RECORDS FOR THE EXERCISE:
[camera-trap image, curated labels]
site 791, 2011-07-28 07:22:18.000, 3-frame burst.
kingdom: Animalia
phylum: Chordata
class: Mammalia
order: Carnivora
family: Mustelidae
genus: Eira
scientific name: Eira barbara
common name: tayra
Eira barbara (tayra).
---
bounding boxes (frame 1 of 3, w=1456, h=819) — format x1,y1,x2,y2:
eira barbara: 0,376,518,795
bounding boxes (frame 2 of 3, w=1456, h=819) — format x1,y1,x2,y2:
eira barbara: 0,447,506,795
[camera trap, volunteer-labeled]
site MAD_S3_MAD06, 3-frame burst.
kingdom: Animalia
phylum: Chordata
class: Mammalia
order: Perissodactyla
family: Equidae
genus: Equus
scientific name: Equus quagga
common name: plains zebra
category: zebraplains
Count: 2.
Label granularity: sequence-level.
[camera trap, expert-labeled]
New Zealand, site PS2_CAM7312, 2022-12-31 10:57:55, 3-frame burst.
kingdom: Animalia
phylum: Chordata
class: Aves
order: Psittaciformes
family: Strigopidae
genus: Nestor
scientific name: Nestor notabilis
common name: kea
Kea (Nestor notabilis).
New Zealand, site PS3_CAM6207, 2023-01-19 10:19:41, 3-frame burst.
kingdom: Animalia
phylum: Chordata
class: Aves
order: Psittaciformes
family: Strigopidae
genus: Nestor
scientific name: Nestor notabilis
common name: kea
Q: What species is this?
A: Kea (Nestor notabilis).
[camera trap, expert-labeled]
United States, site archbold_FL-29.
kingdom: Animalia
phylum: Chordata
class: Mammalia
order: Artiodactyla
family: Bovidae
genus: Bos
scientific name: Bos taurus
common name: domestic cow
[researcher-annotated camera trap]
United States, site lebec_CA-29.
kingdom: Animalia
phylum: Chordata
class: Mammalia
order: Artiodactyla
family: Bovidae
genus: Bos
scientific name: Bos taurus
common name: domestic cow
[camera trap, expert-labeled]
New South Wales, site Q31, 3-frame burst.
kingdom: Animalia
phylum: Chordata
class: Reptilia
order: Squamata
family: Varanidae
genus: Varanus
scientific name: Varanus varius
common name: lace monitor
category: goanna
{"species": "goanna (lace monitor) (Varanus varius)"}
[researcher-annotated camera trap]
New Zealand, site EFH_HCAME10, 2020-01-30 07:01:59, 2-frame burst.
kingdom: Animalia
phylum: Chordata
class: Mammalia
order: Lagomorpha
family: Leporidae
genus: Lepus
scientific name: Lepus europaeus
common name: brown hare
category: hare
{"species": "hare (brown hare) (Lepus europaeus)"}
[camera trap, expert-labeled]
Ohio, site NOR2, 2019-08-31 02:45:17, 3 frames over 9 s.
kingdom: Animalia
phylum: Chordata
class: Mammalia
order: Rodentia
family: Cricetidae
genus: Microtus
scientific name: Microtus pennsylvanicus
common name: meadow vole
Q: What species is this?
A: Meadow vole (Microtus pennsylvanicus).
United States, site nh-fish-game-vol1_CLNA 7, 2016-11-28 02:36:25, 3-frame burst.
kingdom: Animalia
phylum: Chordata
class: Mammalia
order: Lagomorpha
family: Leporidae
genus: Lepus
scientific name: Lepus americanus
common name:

EXERCISE DIRECTIONS: In the material above, find the line containing "family: Mustelidae" and the line containing "category: goanna", then write out exactly those two lines and every line between them, and nothing more.

COMPLETED EXERCISE:
family: Mustelidae
genus: Eira
scientific name: Eira barbara
common name: tayra
Eira barbara (tayra).
---
bounding boxes (frame 1 of 3, w=1456, h=819) — format x1,y1,x2,y2:
eira barbara: 0,376,518,795
bounding boxes (frame 2 of 3, w=1456, h=819) — format x1,y1,x2,y2:
eira barbara: 0,447,506,795
[camera trap, volunteer-labeled]
site MAD_S3_MAD06, 3-frame burst.
kingdom: Animalia
phylum: Chordata
class: Mammalia
order: Perissodactyla
family: Equidae
genus: Equus
scientific name: Equus quagga
common name: plains zebra
category: zebraplains
Count: 2.
Label granularity: sequence-level.
[camera trap, expert-labeled]
New Zealand, site PS2_CAM7312, 2022-12-31 10:57:55, 3-frame burst.
kingdom: Animalia
phylum: Chordata
class: Aves
order: Psittaciformes
family: Strigopidae
genus: Nestor
scientific name: Nestor notabilis
common name: kea
Kea (Nestor notabilis).
New Zealand, site PS3_CAM6207, 2023-01-19 10:19:41, 3-frame burst.
kingdom: Animalia
phylum: Chordata
class: Aves
order: Psittaciformes
family: Strigopidae
genus: Nestor
scientific name: Nestor notabilis
common name: kea
Q: What species is this?
A: Kea (Nestor notabilis).
[camera trap, expert-labeled]
United States, site archbold_FL-29.
kingdom: Animalia
phylum: Chordata
class: Mammalia
order: Artiodactyla
family: Bovidae
genus: Bos
scientific name: Bos taurus
common name: domestic cow
[researcher-annotated camera trap]
United States, site lebec_CA-29.
kingdom: Animalia
phylum: Chordata
class: Mammalia
order: Artiodactyla
family: Bovidae
genus: Bos
scientific name: Bos taurus
common name: domestic cow
[camera trap, expert-labeled]
New South Wales, site Q31, 3-frame burst.
kingdom: Animalia
phylum: Chordata
class: Reptilia
order: Squamata
family: Varanidae
genus: Varanus
scientific name: Varanus varius
common name: lace monitor
category: goanna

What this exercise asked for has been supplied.